Theyyala is a small town in Malappuram district in Kerala, India. Theyyala is near the sea with the beach being only 5 km away. The nearest Railway station is at Tanur which is 4 km away. The nearest airport is Calicut International Airport, at a distance of 25 km, approximately. The nearest city is Tirur which is only 9 km away and so is Kottakkal which is famous worldwide for Ayurvedic Treatments.

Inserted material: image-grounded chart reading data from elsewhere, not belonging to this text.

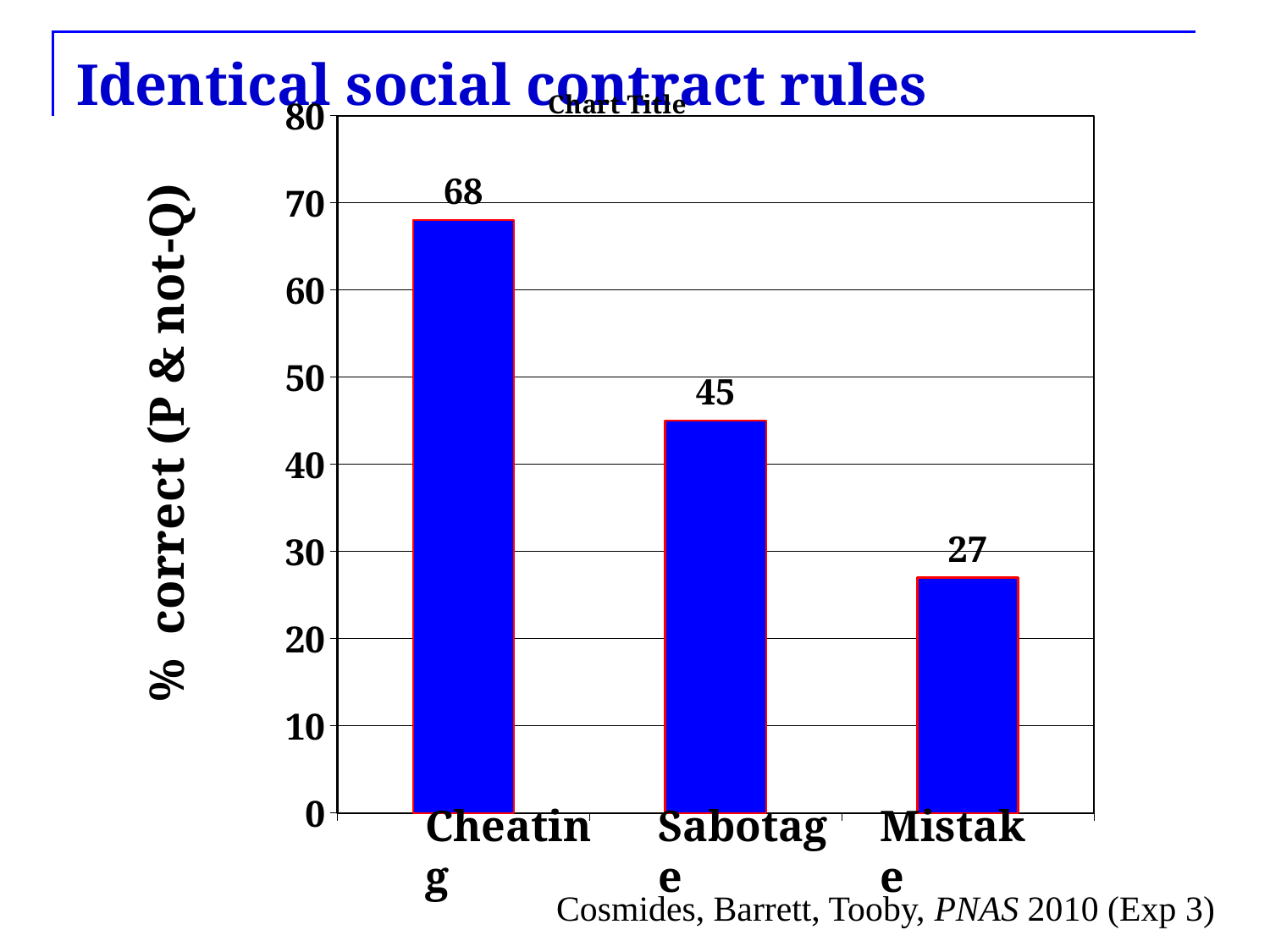
What is the value for Mistake? 27 What is the difference between the values for Sabotage and Mistake? 18 What is the value for Sabotage? 45 What is the difference between the values for Cheating and Sabotage? 23 Which category has the highest value? Cheating Which category has the lowest value? Mistake What kind of chart is shown on the slide? bar chart Do the values rise or fall from left to right across the categories? fall What is the label of the vertical axis? % correct (P & not-Q) How many categories are shown on the chart? 3 What is the value for Cheating? 68 Which is larger, the value for Sabotage or the value for Mistake? Sabotage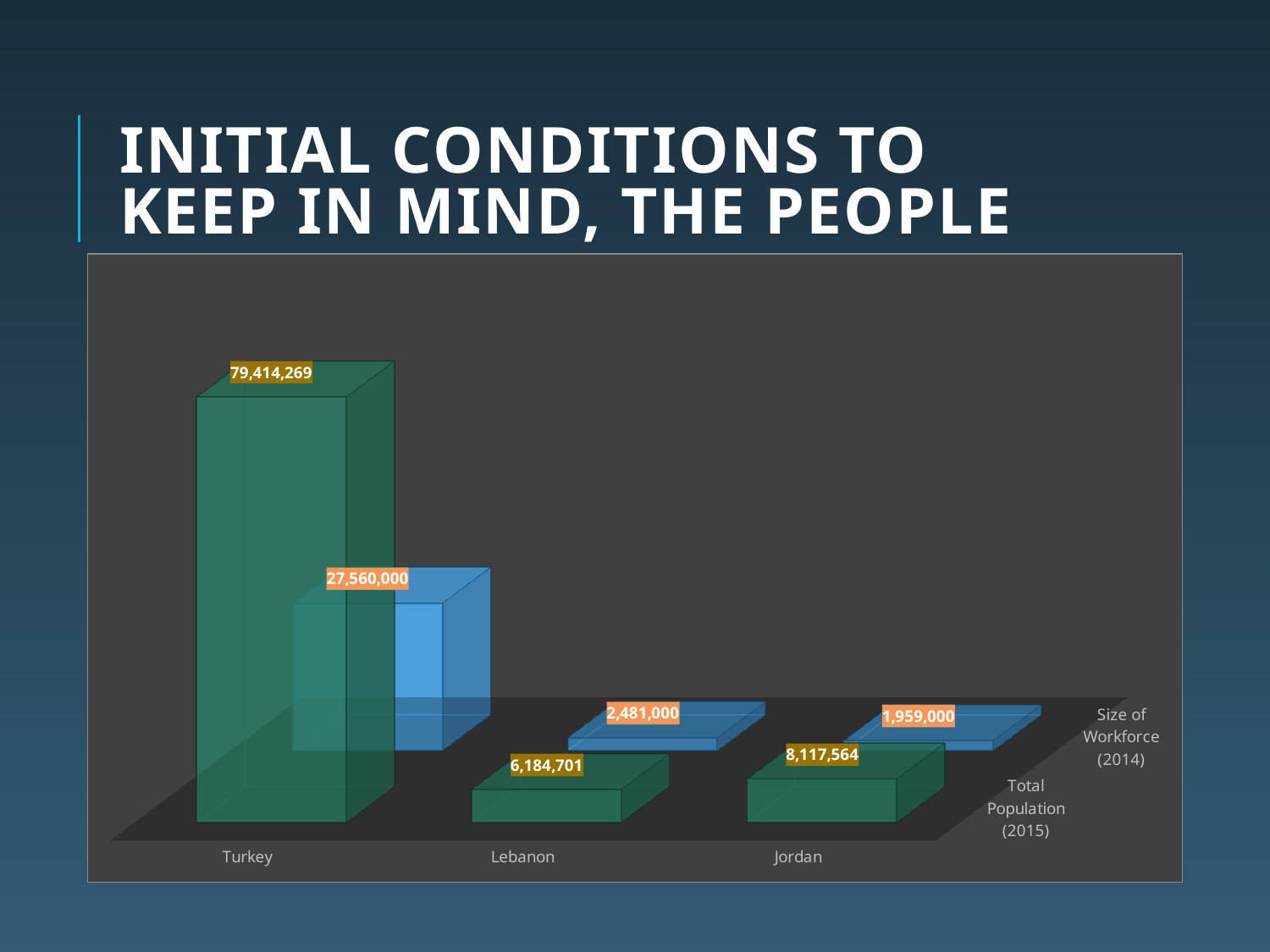
Which country has the lowest Total Population (2015)? Lebanon What is the Size of Workforce (2014) value for Turkey? 27,560,000 Which country has the highest Total Population (2015)? Turkey What is the Size of Workforce (2014) value for Lebanon? 2,481,000 Which country has the lowest Size of Workforce (2014)? Jordan What is the Total Population (2015) value for Turkey? 79,414,269 What is the difference between Jordan's and Lebanon's Total Population (2015)? 1,932,863 What is the Total Population (2015) value for Jordan? 8,117,564 What is the difference between Turkey's Total Population (2015) and its Size of Workforce (2014)? 51,854,269 How many countries are shown on the chart? 3 What kind of chart is shown on the slide? Bar chart Which is larger: Lebanon's Size of Workforce (2014) or Jordan's Size of Workforce (2014)? Lebanon's Size of Workforce (2014)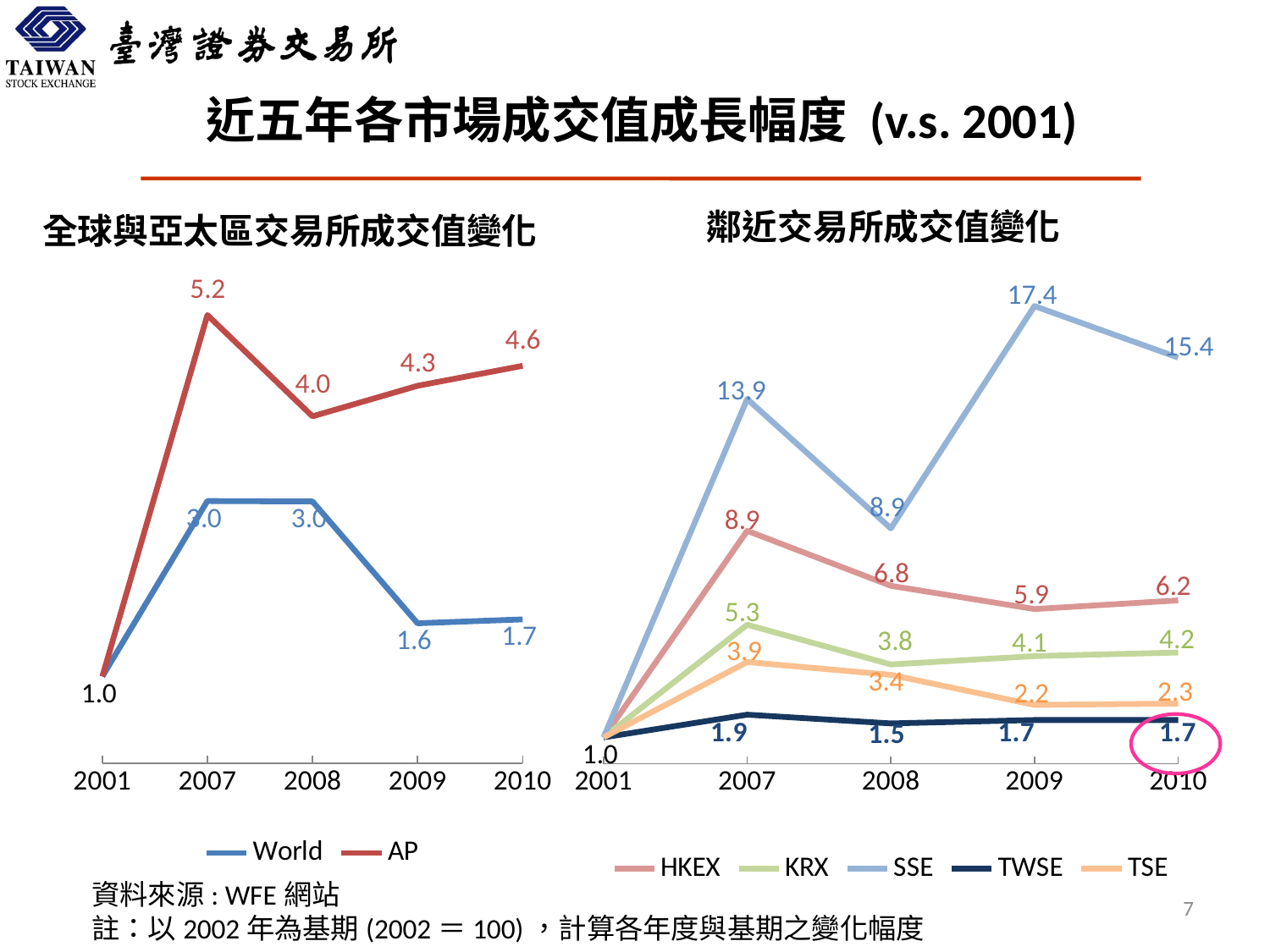
In the right chart (鄰近交易所成交值變化), how many series does the legend list? 5 In the left chart (全球與亞太區交易所成交值變化), in which year does AP reach its highest value? 2007 In the left chart (全球與亞太區交易所成交值變化), what is the value for AP in 2007? 5.2 In the right chart (鄰近交易所成交值變化), which is larger in 2007, HKEX or KRX? HKEX In the left chart (全球與亞太區交易所成交值變化), how many series does the legend list? 2 What kind of chart is the right chart (鄰近交易所成交值變化)? Line chart In the right chart (鄰近交易所成交值變化), what is the difference between SSE and HKEX in 2010? 9.2 In the right chart (鄰近交易所成交值變化), what is the value for TWSE in 2008? 1.5 In the left chart (全球與亞太區交易所成交值變化), what is the value for World in 2009? 1.6 In the left chart (全球與亞太區交易所成交值變化), what is the difference between AP and World in 2010? 2.9 In the right chart (鄰近交易所成交值變化), what is the value for SSE in 2009? 17.4 In the right chart (鄰近交易所成交值變化), which series has the lowest value in 2010? TWSE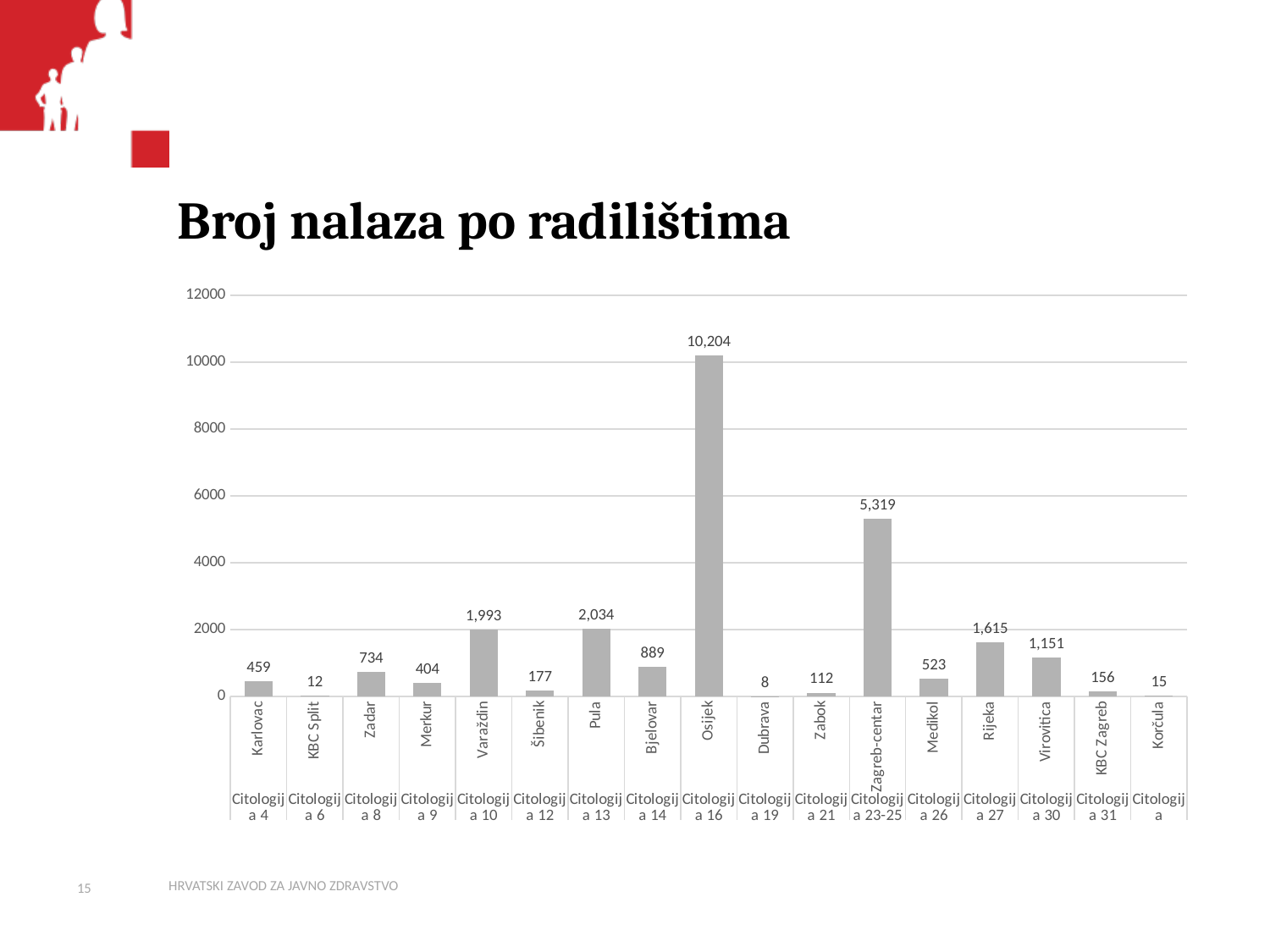
What is the value for Varaždin? 1,993 What is the difference between the values for Osijek and Zagreb-centar? 4,885 What is the value for Zagreb-centar? 5,319 Is the value for Zagreb-centar greater or less than 4000? greater What is the title of the chart? Broj nalaza po radilištima What is the value for Osijek? 10,204 What is the difference between the values for Pula and Varaždin? 41 How many categories are shown on the x axis? 17 What is the value for Dubrava? 8 Which category has the highest value? Osijek Which is larger, the value for Rijeka or the value for Virovitica? Rijeka Which category has the lowest value? Dubrava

The National Highway (NH 47) is 5 km away from Theyyala and meets at Venniyur. This National Highway connects the entire Kerala stretch from Trivandrum to Kasargod.

==Sports and Games==
The people of Theyyala are highly entertainment and sports oriented. There exists a club named Youth Association of Theyyala (YAT) which conducts stage shows and sports tournaments every year. YAT conducts Sevens football tournaments which is played between teams from nearby villages. An annual cricket tournament is also conducted in the ground called as VALIYA VALAPPU which is near Ayyaya Road.

==Education==
There are many famous schools in and around Theyyala. One of them is the SSMHS which is located in Schoolpadi. The road network connects all the nearby places from Theyyala. Taking a left from the town leads to Kottakkal and Calicut Via Venniyur. The road towards the west from the town leads to Tanur via Pandimuttam, Moochikkal etc. From Pandimuttam, the right turn leads to Chemmad via Velliyampuram and Kodinhi. Taking a left turn leads to Tirur via Vattathani, Chembra etc.

==Economy==
Gulf money is one of the major income of native people, with at least a person from each family abroad the standard of living is pretty high.

==Culture==
Theyyala village is a predominantly Muslim populated area. Hindus exist in comparatively smaller numbers. So the culture of the locality is based upon Muslim traditions. Duff Muttu, Kolkali and Aravanamuttu are common folk arts of this locality. There are many libraries attached to mosques giving a rich source of Islamic studies. Most of the books are written in Arabi-Malayalam which is a version of the Malayalam language written in Arabic script. People gather in mosques for the evening prayer and continue to sit there after the prayers discussing social and cultural issues. Business and family issues are also sorted out during these evening meetings. The Hindu minority of this area keeps their rich traditions by celebrating various festivals in their temples. Hindu rituals are done here with a regular devotion like other parts of Kerala.